Stated exercise:
Reproduce, word for word, the lines in the material below from the one containing "From closest to furthest, how would" through the one containing "be listed in order?", both included, and nothing else.

* begin Records for this task *

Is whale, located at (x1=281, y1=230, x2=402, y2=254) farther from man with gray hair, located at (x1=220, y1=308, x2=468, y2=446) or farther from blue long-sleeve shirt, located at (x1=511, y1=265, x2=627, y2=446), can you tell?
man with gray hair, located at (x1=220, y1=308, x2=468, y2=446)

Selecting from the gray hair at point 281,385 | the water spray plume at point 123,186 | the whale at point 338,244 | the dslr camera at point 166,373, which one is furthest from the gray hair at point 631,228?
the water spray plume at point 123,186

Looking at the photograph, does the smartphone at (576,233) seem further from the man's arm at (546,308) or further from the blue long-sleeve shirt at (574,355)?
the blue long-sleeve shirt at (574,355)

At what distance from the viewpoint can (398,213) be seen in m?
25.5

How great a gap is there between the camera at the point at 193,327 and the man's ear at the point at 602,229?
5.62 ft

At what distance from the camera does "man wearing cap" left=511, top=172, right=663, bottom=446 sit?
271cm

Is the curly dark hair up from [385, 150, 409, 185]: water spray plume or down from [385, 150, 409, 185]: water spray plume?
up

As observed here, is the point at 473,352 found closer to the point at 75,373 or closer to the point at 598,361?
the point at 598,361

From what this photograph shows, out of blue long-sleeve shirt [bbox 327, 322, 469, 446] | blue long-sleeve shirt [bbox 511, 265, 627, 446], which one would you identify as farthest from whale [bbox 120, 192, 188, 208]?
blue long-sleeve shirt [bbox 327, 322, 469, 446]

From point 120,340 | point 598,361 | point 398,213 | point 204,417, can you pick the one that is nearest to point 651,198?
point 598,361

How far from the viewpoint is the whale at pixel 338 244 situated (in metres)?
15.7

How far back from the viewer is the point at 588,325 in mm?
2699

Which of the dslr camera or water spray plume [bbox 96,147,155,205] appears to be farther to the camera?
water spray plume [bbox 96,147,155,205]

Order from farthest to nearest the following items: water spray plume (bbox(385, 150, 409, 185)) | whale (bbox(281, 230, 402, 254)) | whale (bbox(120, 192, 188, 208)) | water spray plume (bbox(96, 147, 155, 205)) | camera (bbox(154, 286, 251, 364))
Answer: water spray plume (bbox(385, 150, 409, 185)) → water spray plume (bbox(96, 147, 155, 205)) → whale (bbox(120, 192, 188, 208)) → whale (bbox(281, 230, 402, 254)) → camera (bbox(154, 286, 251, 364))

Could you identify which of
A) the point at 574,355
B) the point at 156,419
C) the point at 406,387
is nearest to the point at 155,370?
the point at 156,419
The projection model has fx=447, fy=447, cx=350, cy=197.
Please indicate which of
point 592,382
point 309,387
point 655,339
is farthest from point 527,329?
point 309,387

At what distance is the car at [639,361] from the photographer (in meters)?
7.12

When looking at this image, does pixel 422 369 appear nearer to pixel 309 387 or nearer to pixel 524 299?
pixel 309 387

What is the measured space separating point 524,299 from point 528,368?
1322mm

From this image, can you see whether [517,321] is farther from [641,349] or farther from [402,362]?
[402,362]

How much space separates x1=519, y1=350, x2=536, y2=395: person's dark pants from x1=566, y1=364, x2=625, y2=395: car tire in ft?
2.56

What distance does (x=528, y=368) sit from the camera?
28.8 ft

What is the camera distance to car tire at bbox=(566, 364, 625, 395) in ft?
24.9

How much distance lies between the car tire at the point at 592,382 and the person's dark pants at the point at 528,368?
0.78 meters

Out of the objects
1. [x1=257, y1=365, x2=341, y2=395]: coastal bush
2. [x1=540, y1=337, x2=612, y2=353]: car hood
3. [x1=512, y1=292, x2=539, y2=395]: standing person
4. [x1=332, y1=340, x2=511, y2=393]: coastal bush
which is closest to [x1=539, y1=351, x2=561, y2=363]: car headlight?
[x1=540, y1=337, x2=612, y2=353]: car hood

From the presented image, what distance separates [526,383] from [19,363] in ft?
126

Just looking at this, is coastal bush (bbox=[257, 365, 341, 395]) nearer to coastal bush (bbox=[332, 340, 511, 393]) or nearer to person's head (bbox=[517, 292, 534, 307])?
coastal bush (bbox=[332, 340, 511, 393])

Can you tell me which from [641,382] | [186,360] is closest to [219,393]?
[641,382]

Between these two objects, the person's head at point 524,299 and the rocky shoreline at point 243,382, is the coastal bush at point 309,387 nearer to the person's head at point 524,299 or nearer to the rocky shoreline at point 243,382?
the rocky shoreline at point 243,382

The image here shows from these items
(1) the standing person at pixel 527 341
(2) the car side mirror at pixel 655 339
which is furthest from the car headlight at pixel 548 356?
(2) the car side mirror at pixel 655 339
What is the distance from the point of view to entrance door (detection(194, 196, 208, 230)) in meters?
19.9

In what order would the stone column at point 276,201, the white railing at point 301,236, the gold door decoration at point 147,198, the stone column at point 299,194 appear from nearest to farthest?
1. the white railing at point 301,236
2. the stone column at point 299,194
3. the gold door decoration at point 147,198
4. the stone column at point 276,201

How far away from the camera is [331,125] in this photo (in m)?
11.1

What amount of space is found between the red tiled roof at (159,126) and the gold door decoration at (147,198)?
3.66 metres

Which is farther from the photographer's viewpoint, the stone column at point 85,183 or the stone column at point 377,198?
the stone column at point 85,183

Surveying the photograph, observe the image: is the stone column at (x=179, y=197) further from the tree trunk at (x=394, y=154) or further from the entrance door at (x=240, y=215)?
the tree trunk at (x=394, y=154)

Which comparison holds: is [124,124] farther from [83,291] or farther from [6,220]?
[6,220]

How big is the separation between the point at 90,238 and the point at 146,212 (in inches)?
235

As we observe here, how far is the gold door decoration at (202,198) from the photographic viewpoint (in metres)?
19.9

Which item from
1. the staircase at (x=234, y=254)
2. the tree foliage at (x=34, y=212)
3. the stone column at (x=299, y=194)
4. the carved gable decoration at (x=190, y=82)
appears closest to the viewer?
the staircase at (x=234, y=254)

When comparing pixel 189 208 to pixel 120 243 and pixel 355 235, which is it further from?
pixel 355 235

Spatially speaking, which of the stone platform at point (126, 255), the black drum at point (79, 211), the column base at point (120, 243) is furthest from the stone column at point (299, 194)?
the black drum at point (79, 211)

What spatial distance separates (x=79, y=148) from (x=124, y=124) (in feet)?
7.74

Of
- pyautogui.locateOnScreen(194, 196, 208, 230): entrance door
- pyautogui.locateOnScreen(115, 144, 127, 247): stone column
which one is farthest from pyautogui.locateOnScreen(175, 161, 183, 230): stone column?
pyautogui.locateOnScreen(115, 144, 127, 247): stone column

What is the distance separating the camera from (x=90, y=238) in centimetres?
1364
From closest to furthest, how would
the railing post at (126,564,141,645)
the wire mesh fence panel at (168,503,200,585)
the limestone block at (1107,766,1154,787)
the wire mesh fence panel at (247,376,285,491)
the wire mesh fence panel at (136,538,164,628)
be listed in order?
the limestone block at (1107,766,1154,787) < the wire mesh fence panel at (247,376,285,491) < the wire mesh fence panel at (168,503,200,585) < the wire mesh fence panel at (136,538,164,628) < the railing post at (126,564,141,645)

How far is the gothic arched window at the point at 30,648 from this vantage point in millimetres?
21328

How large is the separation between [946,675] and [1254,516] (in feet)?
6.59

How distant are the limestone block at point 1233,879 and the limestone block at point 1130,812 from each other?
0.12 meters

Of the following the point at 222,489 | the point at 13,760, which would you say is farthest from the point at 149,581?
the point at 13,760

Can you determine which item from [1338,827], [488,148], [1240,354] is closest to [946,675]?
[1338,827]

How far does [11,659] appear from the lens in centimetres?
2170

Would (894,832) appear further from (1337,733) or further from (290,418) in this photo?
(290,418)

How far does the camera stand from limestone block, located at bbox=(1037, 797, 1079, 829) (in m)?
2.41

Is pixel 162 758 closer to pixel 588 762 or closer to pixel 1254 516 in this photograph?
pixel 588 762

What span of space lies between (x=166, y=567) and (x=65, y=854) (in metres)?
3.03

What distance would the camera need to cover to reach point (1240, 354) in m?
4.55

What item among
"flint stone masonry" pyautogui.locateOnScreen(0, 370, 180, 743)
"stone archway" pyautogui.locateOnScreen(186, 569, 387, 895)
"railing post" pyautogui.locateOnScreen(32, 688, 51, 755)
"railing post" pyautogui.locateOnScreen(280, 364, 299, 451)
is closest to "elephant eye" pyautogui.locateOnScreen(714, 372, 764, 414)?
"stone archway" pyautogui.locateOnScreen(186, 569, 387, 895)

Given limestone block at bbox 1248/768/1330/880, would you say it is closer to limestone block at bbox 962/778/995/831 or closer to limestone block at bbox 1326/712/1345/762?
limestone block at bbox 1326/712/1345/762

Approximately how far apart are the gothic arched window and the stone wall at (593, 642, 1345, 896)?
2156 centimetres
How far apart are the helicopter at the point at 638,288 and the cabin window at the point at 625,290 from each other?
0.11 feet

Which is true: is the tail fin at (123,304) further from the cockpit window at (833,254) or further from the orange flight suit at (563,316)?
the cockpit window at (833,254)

* end Records for this task *

The response:
From closest to furthest, how would
the railing post at (126,564,141,645)
the wire mesh fence panel at (168,503,200,585)
the limestone block at (1107,766,1154,787)
the wire mesh fence panel at (247,376,285,491)
the wire mesh fence panel at (136,538,164,628)
be listed in order?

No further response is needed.